DIRECTIVE: Please gather every line in the material below that contains the word "uppermost", and list those lines.
==== MATERIAL SHOWN ====
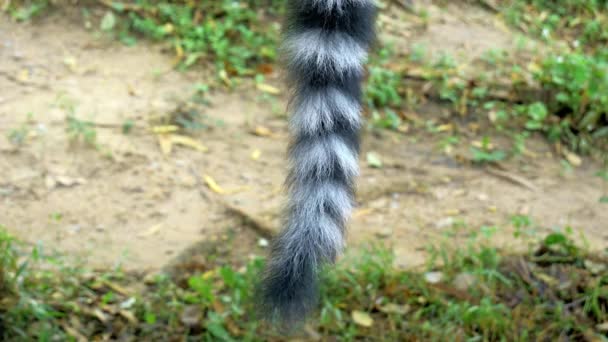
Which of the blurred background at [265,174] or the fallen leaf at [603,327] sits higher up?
the fallen leaf at [603,327]

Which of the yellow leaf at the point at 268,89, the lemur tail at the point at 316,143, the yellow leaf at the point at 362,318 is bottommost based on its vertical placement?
the yellow leaf at the point at 268,89

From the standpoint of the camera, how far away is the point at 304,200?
7.06ft

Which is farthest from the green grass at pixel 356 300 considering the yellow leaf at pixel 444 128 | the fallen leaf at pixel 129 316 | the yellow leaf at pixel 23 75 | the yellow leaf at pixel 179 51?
the yellow leaf at pixel 179 51

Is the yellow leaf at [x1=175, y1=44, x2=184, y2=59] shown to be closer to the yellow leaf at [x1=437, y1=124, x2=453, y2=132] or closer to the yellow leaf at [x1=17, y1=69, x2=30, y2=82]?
the yellow leaf at [x1=17, y1=69, x2=30, y2=82]

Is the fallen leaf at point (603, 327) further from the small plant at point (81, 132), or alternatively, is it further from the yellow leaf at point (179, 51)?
the yellow leaf at point (179, 51)

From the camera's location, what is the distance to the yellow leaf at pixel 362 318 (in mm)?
3641

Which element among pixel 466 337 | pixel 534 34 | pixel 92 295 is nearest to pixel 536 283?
pixel 466 337

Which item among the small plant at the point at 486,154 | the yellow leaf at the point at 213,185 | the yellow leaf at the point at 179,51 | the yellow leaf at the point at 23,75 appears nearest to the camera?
the yellow leaf at the point at 213,185

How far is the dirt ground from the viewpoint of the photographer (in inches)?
180

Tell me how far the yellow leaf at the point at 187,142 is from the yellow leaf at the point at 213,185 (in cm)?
35

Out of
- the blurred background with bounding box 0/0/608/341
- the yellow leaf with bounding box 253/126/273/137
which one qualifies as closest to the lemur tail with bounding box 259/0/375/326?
the blurred background with bounding box 0/0/608/341

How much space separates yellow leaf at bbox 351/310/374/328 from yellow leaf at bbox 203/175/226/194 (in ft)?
5.53

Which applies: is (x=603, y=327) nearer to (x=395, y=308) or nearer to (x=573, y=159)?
(x=395, y=308)

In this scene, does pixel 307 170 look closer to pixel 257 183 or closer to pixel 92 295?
pixel 92 295
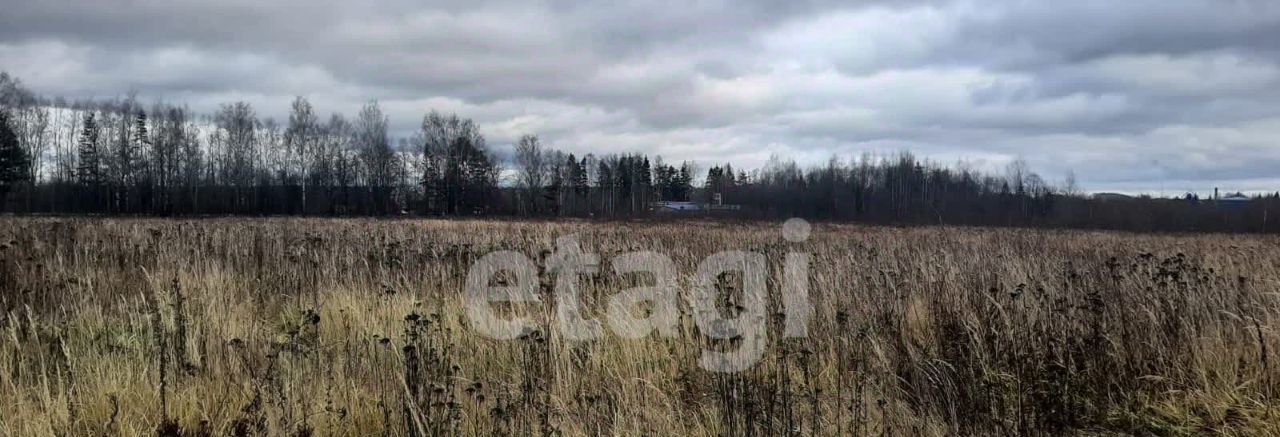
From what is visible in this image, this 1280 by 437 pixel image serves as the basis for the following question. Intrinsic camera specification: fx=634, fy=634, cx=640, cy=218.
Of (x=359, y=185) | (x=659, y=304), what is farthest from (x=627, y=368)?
(x=359, y=185)

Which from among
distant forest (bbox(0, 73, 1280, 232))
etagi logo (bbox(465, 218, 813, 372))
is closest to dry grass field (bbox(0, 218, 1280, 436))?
etagi logo (bbox(465, 218, 813, 372))

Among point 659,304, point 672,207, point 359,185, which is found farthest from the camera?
point 672,207

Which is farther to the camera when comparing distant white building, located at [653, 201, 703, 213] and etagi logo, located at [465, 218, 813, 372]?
distant white building, located at [653, 201, 703, 213]

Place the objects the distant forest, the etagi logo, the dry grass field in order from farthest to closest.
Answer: the distant forest < the etagi logo < the dry grass field

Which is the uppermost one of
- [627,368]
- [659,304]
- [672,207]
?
[672,207]

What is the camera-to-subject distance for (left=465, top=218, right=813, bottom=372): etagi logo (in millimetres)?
3785

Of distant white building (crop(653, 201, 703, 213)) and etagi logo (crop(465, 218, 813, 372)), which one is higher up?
distant white building (crop(653, 201, 703, 213))

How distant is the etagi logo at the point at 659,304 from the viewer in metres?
3.79

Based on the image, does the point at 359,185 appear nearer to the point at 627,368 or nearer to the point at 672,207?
the point at 672,207

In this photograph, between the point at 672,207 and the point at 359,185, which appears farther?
the point at 672,207

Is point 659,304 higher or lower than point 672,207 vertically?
lower

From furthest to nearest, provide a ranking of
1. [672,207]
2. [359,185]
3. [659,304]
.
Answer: [672,207] → [359,185] → [659,304]

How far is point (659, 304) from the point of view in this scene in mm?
5215

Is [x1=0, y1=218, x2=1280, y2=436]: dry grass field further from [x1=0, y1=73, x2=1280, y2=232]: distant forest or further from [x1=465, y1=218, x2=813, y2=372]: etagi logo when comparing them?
[x1=0, y1=73, x2=1280, y2=232]: distant forest
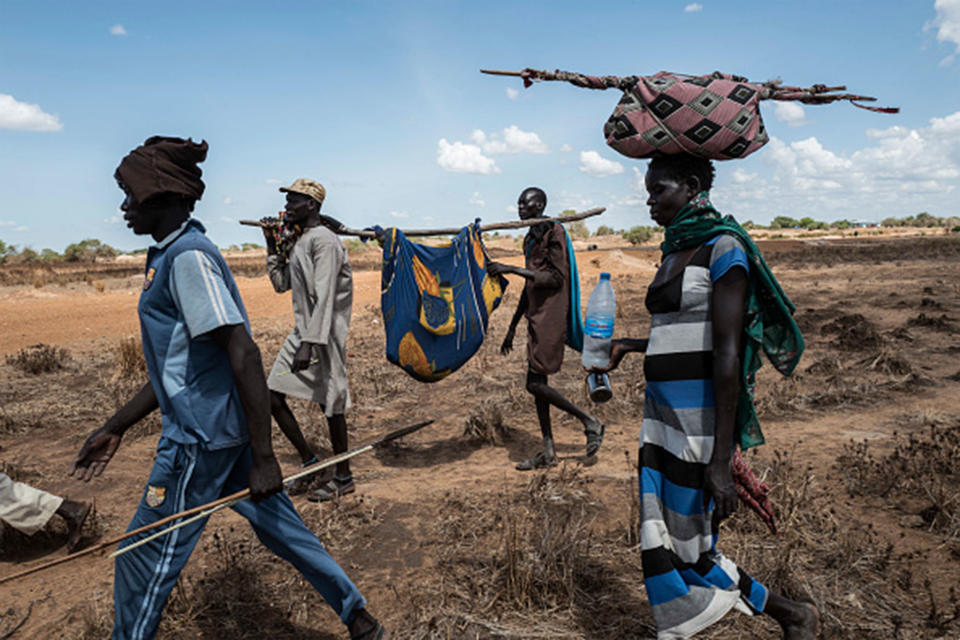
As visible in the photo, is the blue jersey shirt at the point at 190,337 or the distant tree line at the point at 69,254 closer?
the blue jersey shirt at the point at 190,337

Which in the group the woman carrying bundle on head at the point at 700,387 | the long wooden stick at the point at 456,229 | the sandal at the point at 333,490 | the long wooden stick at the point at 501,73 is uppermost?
the long wooden stick at the point at 501,73

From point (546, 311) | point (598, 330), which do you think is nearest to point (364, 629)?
point (598, 330)

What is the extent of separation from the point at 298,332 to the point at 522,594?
2.32 meters

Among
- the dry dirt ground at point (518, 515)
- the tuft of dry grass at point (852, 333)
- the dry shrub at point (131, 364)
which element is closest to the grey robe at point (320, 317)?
the dry dirt ground at point (518, 515)

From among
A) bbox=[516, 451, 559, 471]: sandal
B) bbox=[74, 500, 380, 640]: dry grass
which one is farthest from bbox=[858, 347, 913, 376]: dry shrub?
bbox=[74, 500, 380, 640]: dry grass

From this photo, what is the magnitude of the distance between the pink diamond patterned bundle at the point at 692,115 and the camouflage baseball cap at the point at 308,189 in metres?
2.53

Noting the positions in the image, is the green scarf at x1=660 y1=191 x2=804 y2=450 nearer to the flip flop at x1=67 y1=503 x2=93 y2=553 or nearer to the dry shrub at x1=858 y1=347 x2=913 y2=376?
the flip flop at x1=67 y1=503 x2=93 y2=553

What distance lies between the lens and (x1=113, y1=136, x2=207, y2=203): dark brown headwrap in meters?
2.08

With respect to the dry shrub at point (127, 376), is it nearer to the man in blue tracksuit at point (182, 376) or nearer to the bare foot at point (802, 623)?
the man in blue tracksuit at point (182, 376)

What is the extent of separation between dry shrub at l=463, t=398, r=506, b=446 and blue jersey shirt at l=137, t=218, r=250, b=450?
3.50m

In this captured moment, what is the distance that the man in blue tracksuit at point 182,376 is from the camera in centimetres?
202

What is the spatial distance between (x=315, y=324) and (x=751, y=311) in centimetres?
278

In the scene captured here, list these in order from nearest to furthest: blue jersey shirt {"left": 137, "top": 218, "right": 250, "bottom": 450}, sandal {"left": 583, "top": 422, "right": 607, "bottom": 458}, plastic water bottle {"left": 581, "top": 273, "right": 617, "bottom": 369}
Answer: blue jersey shirt {"left": 137, "top": 218, "right": 250, "bottom": 450} < plastic water bottle {"left": 581, "top": 273, "right": 617, "bottom": 369} < sandal {"left": 583, "top": 422, "right": 607, "bottom": 458}

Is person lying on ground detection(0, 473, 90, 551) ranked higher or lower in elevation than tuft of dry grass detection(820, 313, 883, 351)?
higher
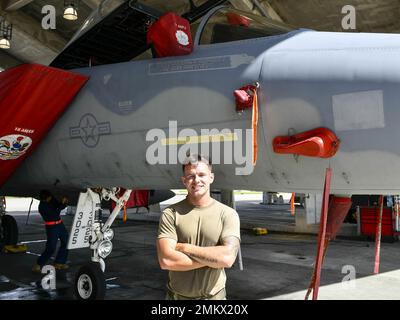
====
SOLUTION FOR THIS TASK:
Which is the uppermost one of
Which in the group the woman carrying bundle on head at the point at 700,387 | the long wooden stick at the point at 456,229 | the sandal at the point at 333,490 | the long wooden stick at the point at 501,73 is uppermost?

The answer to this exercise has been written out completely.